───── Records for this exercise ─────

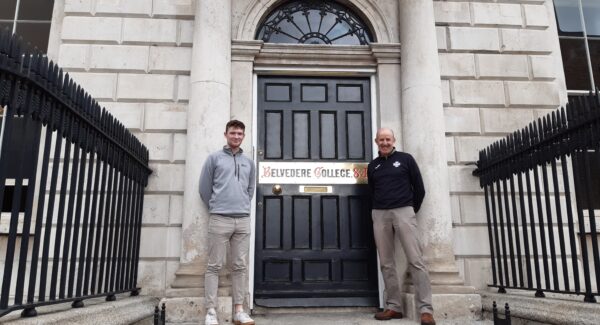 Sam Duff, an overseas volunteer poses with Padraig Sawn, a teacher at Belevere college SJ. they both pose at the entrance to Belevere College.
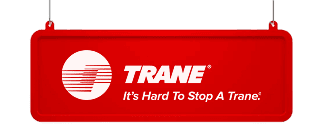 A red sign features the Trane logo, white stylized lines in a circle, with the word TRANE and the slogan Its Hard To Stop A Trane. in white text.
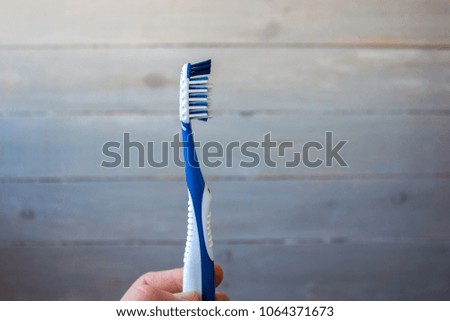 a man hand holding a toothbrush
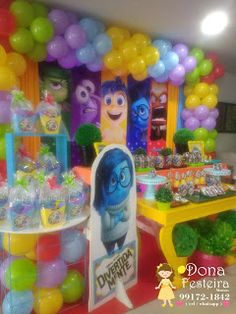 the inside of a birthday party with balloons and decorations on display in front of it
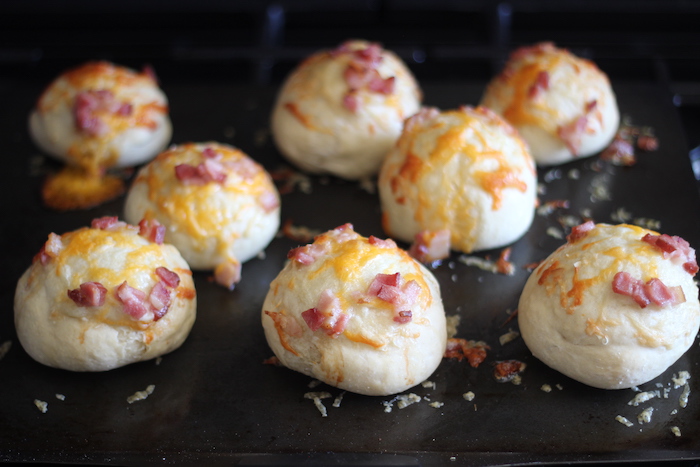 Eight Cheesy bacon rolls displayed.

─────

Assignment:
Rewrite the listing with "balloons" swapped for "streamers" and everything else left unchanged, omitting the pictures.

Result of this task:
 Sam Duff, an overseas volunteer poses with Padraig Sawn, a teacher at Belevere college SJ. they both pose at the entrance to Belevere College.
 A red sign features the Trane logo, white stylized lines in a circle, with the word TRANE and the slogan Its Hard To Stop A Trane. in white text.
 a man hand holding a toothbrush
 the inside of a birthday party with streamers and decorations on display in front of it
 Eight Cheesy bacon rolls displayed.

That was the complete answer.